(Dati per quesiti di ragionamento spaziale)
_ _ _

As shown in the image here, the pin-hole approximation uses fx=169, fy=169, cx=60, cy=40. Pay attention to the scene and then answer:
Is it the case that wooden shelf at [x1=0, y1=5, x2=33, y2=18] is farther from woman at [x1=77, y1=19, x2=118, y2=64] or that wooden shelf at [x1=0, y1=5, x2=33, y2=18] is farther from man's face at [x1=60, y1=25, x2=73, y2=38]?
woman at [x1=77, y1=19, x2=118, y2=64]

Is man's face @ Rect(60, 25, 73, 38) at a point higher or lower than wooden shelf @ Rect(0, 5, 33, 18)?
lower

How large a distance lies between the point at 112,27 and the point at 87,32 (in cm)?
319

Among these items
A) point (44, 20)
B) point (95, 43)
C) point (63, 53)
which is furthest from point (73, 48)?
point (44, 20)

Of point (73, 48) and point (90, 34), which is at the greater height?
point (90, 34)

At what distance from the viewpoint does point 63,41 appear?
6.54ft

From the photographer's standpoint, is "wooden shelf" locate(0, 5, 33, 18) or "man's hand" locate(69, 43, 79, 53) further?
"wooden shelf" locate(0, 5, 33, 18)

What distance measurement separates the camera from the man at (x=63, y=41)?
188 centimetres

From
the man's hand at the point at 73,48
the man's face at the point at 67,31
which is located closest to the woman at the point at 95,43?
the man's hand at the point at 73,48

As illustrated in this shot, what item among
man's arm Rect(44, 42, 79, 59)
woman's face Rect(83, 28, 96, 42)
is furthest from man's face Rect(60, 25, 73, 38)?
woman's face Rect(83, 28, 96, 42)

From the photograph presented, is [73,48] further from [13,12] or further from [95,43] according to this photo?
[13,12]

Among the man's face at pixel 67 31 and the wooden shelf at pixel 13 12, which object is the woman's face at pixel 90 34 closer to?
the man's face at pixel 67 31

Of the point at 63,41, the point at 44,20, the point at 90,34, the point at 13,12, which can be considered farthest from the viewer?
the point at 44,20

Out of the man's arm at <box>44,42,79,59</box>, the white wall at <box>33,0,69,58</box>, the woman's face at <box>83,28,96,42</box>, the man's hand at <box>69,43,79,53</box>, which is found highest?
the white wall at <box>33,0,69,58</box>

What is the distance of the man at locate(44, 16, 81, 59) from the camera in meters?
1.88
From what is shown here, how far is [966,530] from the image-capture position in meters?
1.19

_ _ _

Istruzioni del compito:
Riscrivi tutti i record riportati sopra come un elenco JSON di stringhe, una per ciascuna riga, senza includere le righe vuote.

Risposta:
[
  "As shown in the image here, the pin-hole approximation uses fx=169, fy=169, cx=60, cy=40. Pay attention to the scene and then answer:",
  "Is it the case that wooden shelf at [x1=0, y1=5, x2=33, y2=18] is farther from woman at [x1=77, y1=19, x2=118, y2=64] or that wooden shelf at [x1=0, y1=5, x2=33, y2=18] is farther from man's face at [x1=60, y1=25, x2=73, y2=38]?",
  "woman at [x1=77, y1=19, x2=118, y2=64]",
  "Is man's face @ Rect(60, 25, 73, 38) at a point higher or lower than wooden shelf @ Rect(0, 5, 33, 18)?",
  "lower",
  "How large a distance lies between the point at 112,27 and the point at 87,32 (in cm)?",
  "319",
  "Among these items",
  "A) point (44, 20)",
  "B) point (95, 43)",
  "C) point (63, 53)",
  "which is furthest from point (73, 48)?",
  "point (44, 20)",
  "Of point (73, 48) and point (90, 34), which is at the greater height?",
  "point (90, 34)",
  "At what distance from the viewpoint does point 63,41 appear?",
  "6.54ft",
  "From the photographer's standpoint, is \"wooden shelf\" locate(0, 5, 33, 18) or \"man's hand\" locate(69, 43, 79, 53) further?",
  "\"wooden shelf\" locate(0, 5, 33, 18)",
  "What distance measurement separates the camera from the man at (x=63, y=41)?",
  "188 centimetres",
  "From",
  "the man's hand at the point at 73,48",
  "the man's face at the point at 67,31",
  "which is located closest to the woman at the point at 95,43?",
  "the man's hand at the point at 73,48",
  "As illustrated in this shot, what item among",
  "man's arm Rect(44, 42, 79, 59)",
  "woman's face Rect(83, 28, 96, 42)",
  "is furthest from man's face Rect(60, 25, 73, 38)?",
  "woman's face Rect(83, 28, 96, 42)",
  "From the photograph presented, is [73,48] further from [13,12] or further from [95,43] according to this photo?",
  "[13,12]",
  "Among the man's face at pixel 67 31 and the wooden shelf at pixel 13 12, which object is the woman's face at pixel 90 34 closer to?",
  "the man's face at pixel 67 31",
  "Of the point at 63,41, the point at 44,20, the point at 90,34, the point at 13,12, which can be considered farthest from the viewer?",
  "the point at 44,20",
  "Out of the man's arm at <box>44,42,79,59</box>, the white wall at <box>33,0,69,58</box>, the woman's face at <box>83,28,96,42</box>, the man's hand at <box>69,43,79,53</box>, which is found highest?",
  "the white wall at <box>33,0,69,58</box>",
  "What is the distance of the man at locate(44, 16, 81, 59) from the camera in meters?",
  "1.88",
  "From what is shown here, how far is [966,530] from the image-capture position in meters?",
  "1.19"
]